Bence çok şık bir manzara çıkıyor ortaya…

O zamanlar Haliç çok revaçta olan bir yer. Sultanların, beylerin, paşaların ilgi gösterdiği, bayanların hayranlıkla izledikleri ve kayık sefalarında mutlu oldukları yer!

Henüz çevrelerine fabrikalar kurulmamış, imaretlaneler yok ve tabi onların atıkları da bu güzelim sulara akıtılmıyor.

Kayıkçılar;  Galata’dan Eminönü’ne, Hasköy’den Balat’a bu şık insanları devamlı taşırlarmış. Bir çeşit trafik ve yoğun bir trafik olsa gerek!

Ondokuzuncu yüzyılda, 10,000 adet kayık olduğu biliniyormuş. Bu kayıklar sadece bir çeşit yolcu taşımada değil aynı zamanda sefa için, keyif içinde kullanılıyormuş.

Düşünebiliyormusunuz, kayık sefalarını?

O zamanlar çok makbülmüş. Çık ilgi görürmüş.

Öyleki şarkılar yazılırmış, şiirler okunurmuş, gördükleri bu eşsiz manzaralar karşısında sanatçılar dile gelirmiş, ruhları coşar, yüreklerinin atış ritmleri değişirmiş. Bencede değişir zaten!

Kayıkların da isimleri varmış.

Kullanım şekillerine göre adlandırılırlarmış.
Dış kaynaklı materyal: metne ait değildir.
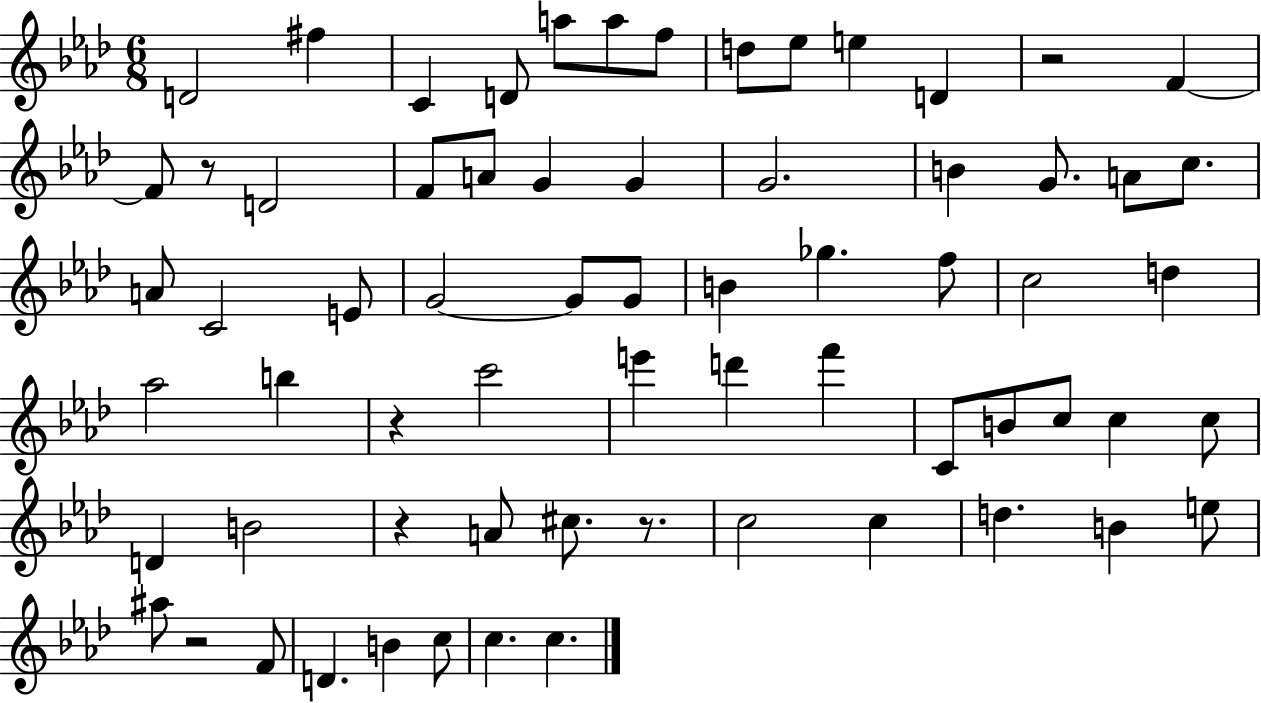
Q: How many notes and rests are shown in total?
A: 67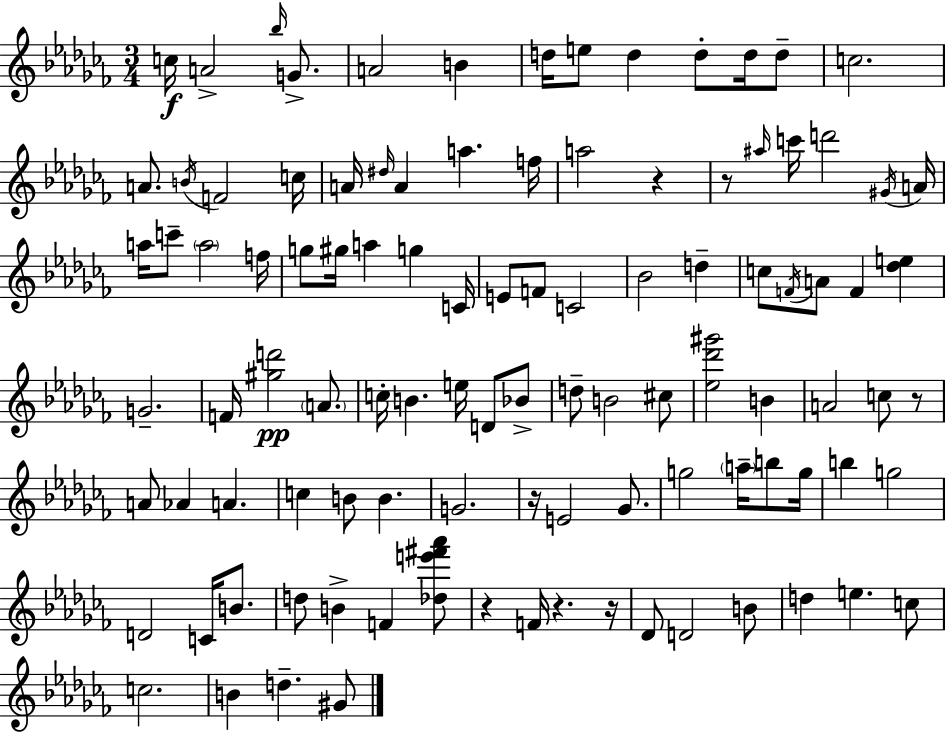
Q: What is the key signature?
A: AES minor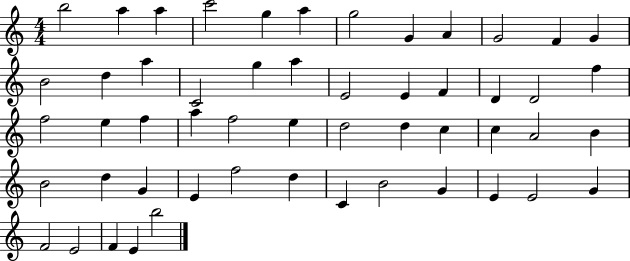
B5/h A5/q A5/q C6/h G5/q A5/q G5/h G4/q A4/q G4/h F4/q G4/q B4/h D5/q A5/q C4/h G5/q A5/q E4/h E4/q F4/q D4/q D4/h F5/q F5/h E5/q F5/q A5/q F5/h E5/q D5/h D5/q C5/q C5/q A4/h B4/q B4/h D5/q G4/q E4/q F5/h D5/q C4/q B4/h G4/q E4/q E4/h G4/q F4/h E4/h F4/q E4/q B5/h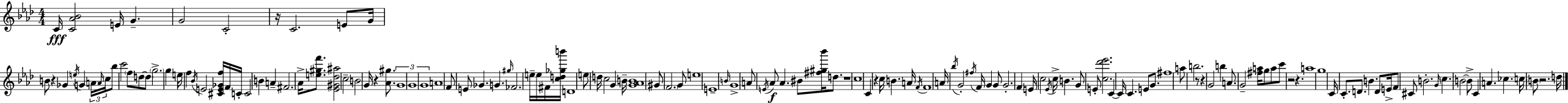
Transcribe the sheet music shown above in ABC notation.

X:1
T:Untitled
M:4/4
L:1/4
K:Fm
C/4 [C_A_B]2 E/4 G G2 C2 z/4 C2 E/2 G/4 B/2 z _G e/4 G A/4 A/4 c/4 _b/2 c'2 f/2 d/2 d/2 g2 g e/4 f _B/4 E2 [^CE_Gf]/4 F/4 C/4 C2 B A ^F2 _A/4 [e^gf']/2 [_E^G_d^a]2 c2 B2 G/4 z [_A^g]/2 G4 G4 G4 A4 F/2 E/2 _G G ^g/4 _F2 e/4 e/4 ^F/4 [cd_gb']/4 D4 e/2 d/4 c2 G B/4 [G_AB]4 ^G/2 F2 G/2 e4 E4 B/4 G4 A/2 E/4 _A/2 _A ^B/2 [^f^g_b']/4 d/2 z4 c4 C z c/4 B A/4 F/4 F4 A/4 _b/4 G2 ^f/4 F/4 G G/2 G2 F E/4 c2 _E/4 c/4 B G/2 E/2 [c_d'_e']2 C C/4 C E/2 G/2 ^f4 a/2 b2 z/2 z G2 b A/2 G2 [^fa]/4 g/2 a/2 c'/2 z2 z a4 g4 C/4 C/2 D/2 B D/2 E/4 F/2 ^C/2 B2 G/4 c B2 B/2 C A _c c/4 B/2 z2 d/4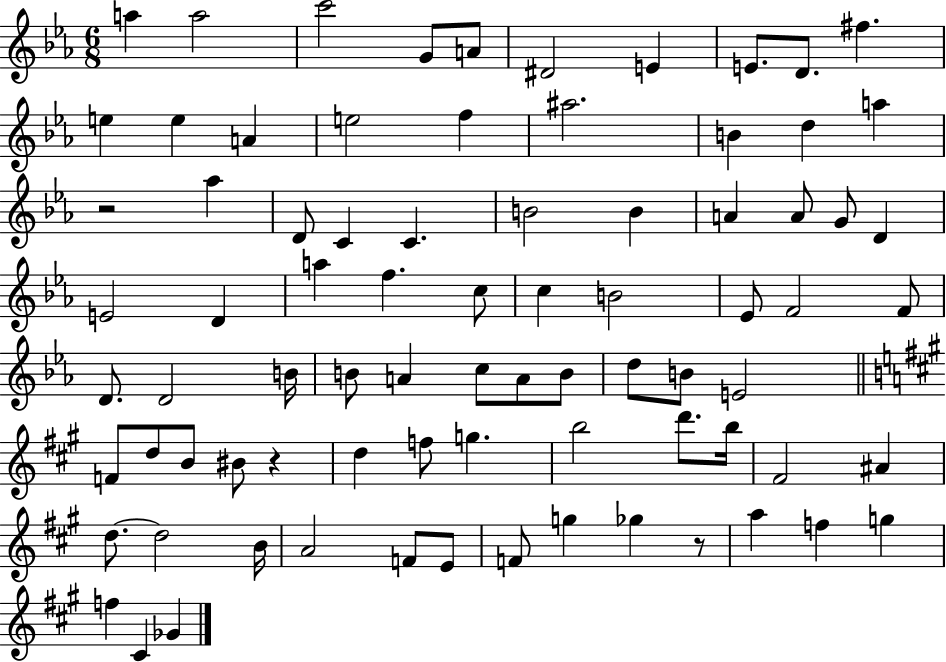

Mesela Padişah kayığından söz edelim…

Bu kayık çok gösterişli olurmuş. Padişahın oturacağı yerde taht gibi bir şey konulurmuş.  Bu kayıkta kendi, annesi kadınları ve çocukları olurmuş.

Tabi sultanın bu kayıklarla gezmesi öyle haydi sıkıldım gidiyorum-la olmuyormuş.

Sultan çıkmadan öne limandaki silahlı gemilerden, kız kulesinden ve kıyıdan top atışları yapılırmış.

Padişahın kayığının önünden başka kayıklar yol açmak için önde giderlermiş.

Diğer kayıklarda yine paşalara, beylere göre değişirmiş.

Bu bir çeşit şimdilerdeki arabalar gibi.

Gücü yetinin alacağı arabanın modelleri gibi olsa gerek!

Şimdi nasıl toplu taşamalar var, o zamanda yolcular bu kayıkları karşıtaraflara gitmek için kullanıyorlarmış.

O zamanlar elbette trafik yok, gürültü yok, hava temiz, sular kirletilmemiş. Mavi henüz griye dönüşmemiş.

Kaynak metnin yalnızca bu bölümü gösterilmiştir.